_Set problem 1_:
According to the text on Australian energy policy, whom did Energy Minister Chris Bowen choose to lead the review of Australian carbon credit units?

On the vexing issue of the approval processes that dog electricity infrastructure projects, there’s only a promise of “coordination” between state and federal governments.
The funding is significant and welcome, and a sharp contrast with the previous government, in which a lazy energy minister only got out of bed to devise ways to keep coal-fired power stations going.
But in other core areas of energy policy, Australia continues to look a lot like it’s still in the Morrison years.
Energy Minister Chris Bowen early on tapped former chief scientist Ian Chubb to lead a review of the integrity of Australian carbon credit units. That review will report by December. Meanwhile, Bowen has cracked on with reforming the safeguard mechanism, which will form the heart of Labor’s domestic emissions reduction policy.
Australian carbon credit units are fundamental to that policy: polluters emitting CO2-equivalent levels above a descending baseline must either reduce those emissions or purchase them (the government has ruled out the purchase of international credits).

_Set problem 2_:
Set out the entries from the line containing "Surveying bare branch" through the line containing "330, 220) →" as a numbered list, leaving out blank lines and including nothing else.

_Stored records_:
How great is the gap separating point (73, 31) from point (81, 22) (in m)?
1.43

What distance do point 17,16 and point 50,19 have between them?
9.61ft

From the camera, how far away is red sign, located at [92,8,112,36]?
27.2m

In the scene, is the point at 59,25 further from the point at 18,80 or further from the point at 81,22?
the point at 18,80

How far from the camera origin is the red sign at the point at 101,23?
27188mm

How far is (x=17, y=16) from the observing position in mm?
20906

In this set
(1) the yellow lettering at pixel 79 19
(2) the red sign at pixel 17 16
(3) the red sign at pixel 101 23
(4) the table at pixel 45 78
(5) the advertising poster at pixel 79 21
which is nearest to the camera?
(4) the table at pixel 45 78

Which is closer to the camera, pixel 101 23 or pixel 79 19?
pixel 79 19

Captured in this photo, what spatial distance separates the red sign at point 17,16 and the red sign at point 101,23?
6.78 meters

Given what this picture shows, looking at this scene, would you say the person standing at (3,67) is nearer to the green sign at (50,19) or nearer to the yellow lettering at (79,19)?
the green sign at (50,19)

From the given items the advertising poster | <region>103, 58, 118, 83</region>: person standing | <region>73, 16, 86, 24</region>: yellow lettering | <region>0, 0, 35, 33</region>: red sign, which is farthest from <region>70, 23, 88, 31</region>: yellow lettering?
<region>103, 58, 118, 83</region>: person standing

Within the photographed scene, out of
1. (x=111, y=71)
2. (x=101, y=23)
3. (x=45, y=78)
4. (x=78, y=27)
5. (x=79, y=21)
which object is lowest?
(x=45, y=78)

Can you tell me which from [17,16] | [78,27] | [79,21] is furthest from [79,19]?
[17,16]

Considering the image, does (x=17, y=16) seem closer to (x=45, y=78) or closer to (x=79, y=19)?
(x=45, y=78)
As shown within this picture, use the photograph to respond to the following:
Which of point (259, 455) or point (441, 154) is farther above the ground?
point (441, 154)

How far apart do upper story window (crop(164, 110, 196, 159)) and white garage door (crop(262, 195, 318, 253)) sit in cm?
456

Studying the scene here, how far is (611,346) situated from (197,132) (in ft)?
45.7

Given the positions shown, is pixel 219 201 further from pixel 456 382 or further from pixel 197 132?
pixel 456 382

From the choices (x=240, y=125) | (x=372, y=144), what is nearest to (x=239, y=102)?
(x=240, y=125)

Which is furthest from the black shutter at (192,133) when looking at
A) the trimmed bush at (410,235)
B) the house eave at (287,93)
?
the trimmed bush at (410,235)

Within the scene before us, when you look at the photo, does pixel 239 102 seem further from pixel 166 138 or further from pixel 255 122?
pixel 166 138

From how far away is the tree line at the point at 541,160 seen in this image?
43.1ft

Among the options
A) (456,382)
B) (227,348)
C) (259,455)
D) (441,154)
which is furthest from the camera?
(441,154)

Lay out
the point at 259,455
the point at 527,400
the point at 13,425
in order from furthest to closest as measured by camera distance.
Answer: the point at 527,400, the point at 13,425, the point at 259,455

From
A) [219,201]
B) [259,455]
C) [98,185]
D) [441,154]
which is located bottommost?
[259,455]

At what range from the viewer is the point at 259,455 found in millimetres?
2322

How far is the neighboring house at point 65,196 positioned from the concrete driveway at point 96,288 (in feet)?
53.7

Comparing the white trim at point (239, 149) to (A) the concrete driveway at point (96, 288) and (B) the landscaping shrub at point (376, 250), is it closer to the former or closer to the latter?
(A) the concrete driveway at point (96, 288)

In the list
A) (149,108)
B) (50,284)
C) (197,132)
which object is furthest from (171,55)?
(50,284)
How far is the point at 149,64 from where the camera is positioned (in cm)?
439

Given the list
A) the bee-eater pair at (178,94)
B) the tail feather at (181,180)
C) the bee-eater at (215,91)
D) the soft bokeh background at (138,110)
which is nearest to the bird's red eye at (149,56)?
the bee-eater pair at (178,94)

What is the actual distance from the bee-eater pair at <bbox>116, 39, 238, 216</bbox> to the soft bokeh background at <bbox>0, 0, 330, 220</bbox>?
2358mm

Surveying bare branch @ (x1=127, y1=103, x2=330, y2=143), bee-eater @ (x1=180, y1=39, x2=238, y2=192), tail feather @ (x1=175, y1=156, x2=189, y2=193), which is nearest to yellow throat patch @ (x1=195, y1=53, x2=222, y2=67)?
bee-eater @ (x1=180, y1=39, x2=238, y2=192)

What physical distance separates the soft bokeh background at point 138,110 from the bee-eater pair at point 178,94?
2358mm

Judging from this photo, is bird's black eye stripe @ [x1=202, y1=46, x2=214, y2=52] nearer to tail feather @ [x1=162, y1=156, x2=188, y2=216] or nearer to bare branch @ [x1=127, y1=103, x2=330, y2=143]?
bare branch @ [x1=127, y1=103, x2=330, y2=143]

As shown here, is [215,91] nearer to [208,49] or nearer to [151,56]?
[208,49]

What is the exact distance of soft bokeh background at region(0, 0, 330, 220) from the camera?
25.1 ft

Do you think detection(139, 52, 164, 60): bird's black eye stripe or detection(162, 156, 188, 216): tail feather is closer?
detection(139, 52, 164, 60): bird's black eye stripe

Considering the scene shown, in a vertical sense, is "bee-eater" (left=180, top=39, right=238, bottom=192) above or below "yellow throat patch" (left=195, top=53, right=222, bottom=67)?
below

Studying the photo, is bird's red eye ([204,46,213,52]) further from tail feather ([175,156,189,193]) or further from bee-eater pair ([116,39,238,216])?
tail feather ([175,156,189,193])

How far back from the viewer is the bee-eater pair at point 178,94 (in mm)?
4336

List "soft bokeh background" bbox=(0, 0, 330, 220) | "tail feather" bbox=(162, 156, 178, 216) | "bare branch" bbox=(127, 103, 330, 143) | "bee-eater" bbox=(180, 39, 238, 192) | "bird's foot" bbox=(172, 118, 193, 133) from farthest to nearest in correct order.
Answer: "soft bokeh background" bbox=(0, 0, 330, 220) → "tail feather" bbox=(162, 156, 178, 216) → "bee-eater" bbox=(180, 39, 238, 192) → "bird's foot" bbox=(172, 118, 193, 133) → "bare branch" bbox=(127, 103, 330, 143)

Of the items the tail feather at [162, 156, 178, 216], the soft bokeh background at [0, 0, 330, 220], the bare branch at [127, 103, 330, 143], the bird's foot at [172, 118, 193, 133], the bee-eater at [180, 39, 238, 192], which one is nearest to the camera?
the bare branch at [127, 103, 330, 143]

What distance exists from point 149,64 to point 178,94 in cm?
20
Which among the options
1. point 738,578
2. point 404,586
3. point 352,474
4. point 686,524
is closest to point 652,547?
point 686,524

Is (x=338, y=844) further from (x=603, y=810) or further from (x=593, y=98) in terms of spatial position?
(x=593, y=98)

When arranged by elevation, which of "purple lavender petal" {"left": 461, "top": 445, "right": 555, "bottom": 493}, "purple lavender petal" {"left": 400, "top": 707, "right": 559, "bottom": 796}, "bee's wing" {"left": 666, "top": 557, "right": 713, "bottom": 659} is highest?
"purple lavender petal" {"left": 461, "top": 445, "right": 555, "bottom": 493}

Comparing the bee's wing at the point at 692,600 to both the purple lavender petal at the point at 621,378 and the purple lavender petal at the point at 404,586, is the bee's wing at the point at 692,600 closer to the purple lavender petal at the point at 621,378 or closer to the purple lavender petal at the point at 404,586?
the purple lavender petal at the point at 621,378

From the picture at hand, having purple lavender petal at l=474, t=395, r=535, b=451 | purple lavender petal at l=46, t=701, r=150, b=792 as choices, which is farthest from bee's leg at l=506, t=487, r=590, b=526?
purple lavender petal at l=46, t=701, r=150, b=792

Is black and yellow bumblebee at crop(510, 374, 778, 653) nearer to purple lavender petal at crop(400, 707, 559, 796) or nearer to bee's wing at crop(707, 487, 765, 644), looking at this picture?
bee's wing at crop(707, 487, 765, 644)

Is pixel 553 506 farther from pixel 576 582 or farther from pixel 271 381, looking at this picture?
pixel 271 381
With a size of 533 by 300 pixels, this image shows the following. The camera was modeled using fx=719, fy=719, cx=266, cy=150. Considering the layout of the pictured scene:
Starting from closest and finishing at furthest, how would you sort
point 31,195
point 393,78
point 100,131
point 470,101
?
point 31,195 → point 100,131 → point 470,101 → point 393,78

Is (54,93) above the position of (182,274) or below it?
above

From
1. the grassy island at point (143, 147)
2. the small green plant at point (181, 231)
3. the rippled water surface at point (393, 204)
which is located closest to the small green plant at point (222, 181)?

_Task output 1_:
Former chief scientist Ian Chubb.

_Task output 2_:
1. Surveying bare branch @ (x1=127, y1=103, x2=330, y2=143), bee-eater @ (x1=180, y1=39, x2=238, y2=192), tail feather @ (x1=175, y1=156, x2=189, y2=193), which is nearest to yellow throat patch @ (x1=195, y1=53, x2=222, y2=67)?
2. bee-eater @ (x1=180, y1=39, x2=238, y2=192)
3. What physical distance separates the soft bokeh background at point 138,110 from the bee-eater pair at point 178,94?
4. 2358mm
5. Judging from this photo, is bird's black eye stripe @ [x1=202, y1=46, x2=214, y2=52] nearer to tail feather @ [x1=162, y1=156, x2=188, y2=216] or nearer to bare branch @ [x1=127, y1=103, x2=330, y2=143]?
6. bare branch @ [x1=127, y1=103, x2=330, y2=143]
7. As shown here, is [215,91] nearer to [208,49] or nearer to [151,56]?
8. [208,49]
9. What is the exact distance of soft bokeh background at region(0, 0, 330, 220) from the camera?
10. 25.1 ft
11. Do you think detection(139, 52, 164, 60): bird's black eye stripe or detection(162, 156, 188, 216): tail feather is closer?
12. detection(139, 52, 164, 60): bird's black eye stripe
13. Considering the scene shown, in a vertical sense, is "bee-eater" (left=180, top=39, right=238, bottom=192) above or below "yellow throat patch" (left=195, top=53, right=222, bottom=67)?
14. below
15. Studying the photo, is bird's red eye ([204,46,213,52]) further from tail feather ([175,156,189,193]) or further from bee-eater pair ([116,39,238,216])?
16. tail feather ([175,156,189,193])
17. How far back from the viewer is the bee-eater pair at point 178,94 (in mm)?
18. 4336
19. List "soft bokeh background" bbox=(0, 0, 330, 220) | "tail feather" bbox=(162, 156, 178, 216) | "bare branch" bbox=(127, 103, 330, 143) | "bee-eater" bbox=(180, 39, 238, 192) | "bird's foot" bbox=(172, 118, 193, 133) from farthest to nearest in correct order.
20. Answer: "soft bokeh background" bbox=(0, 0, 330, 220) → "tail feather" bbox=(162, 156, 178, 216) → "bee-eater" bbox=(180, 39, 238, 192) → "bird's foot" bbox=(172, 118, 193, 133) → "bare branch" bbox=(127, 103, 330, 143)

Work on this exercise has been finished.